In the Ukraine, before the war, my father worked long hours in a wine store and the only time I remember that we really enjoyed time with him was on Shabbat. Life was tough under the communist regime. But my parents never compromised their strong Jewish belief and practice. We were educated in secret, as it was forbidden to practice any religion. We spoke only Yiddish at home - we had to speak Russian when we were out of the house. Ours was a very strictly kosher home, and my mother was an expert in creating delicious kosher food, with whatever she could manage to buy. If there was no fish, she made gefilte fish out of walnuts. In 1938, my father was conscripted into the Russian army. Even in the army he managed to eat only what was permissible. If he only had potatoes, that is what he lived on.

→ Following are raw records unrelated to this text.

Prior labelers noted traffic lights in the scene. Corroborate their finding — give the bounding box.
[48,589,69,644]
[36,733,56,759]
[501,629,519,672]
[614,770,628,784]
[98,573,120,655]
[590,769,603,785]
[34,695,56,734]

His Tallit, which is exhibited here at the Jewish Museum, is what he wore under his uniform, and it most probably saved his life, as the winters were very cold in Russia. This is not the place to relate all our family's adventures and misadventures during the war that took us to such exotic sounding places as Tashkent and Samarkand, reunited us with our father in the midst of battle, and included periods of poverty, hunger, danger and serious illness for him and other family members. But we survived.
Now let me fast forward a little. When the war was over, the Russian Government permitted all the Polish refugees to go back to Poland. Everyones' dream was to leave Russia. So my father and my uncle Mendel Futerfass, who were very superior forgers, took Polish documents that were smuggled back in to Russia, changed the dates and names, and so helped 1000 families to leave Russia.
We were almost the last ones to leave before the border was closed. My uncle sent his family ahead and stayed behind to try to send out more families even as the danger grew. He was caught, and spent 18 years in a KGB prison. In 1965, he was finally reunited with his family in London with the help of then British Prime Minister Harold Wilson, The reunion made world headlines, even on the front page of The Age.
As for our immediate family, getting to Poland was only half the battle in trying to find safe refuge. We stayed on in Poland longer than necessary, as my father found out that there were Jewish children there who had been left with gentile families or hidden in monasteries. He worked to rescue them, and with the help of the Agudah, transported them to Palestine. Eventually we went on to France. There with the help of the Joint, we established a temporary home, as we waited for our next destination.
It was, of course, to be Australia. And looking back, after all that he had been through, and after all that he had witnessed of Jewish destiny in our time, I think I can say that my father considered himself a fortunate man to have come here, and to be given a second chance to rebuild his family's life and strengthen the Yiddishkeit of the community.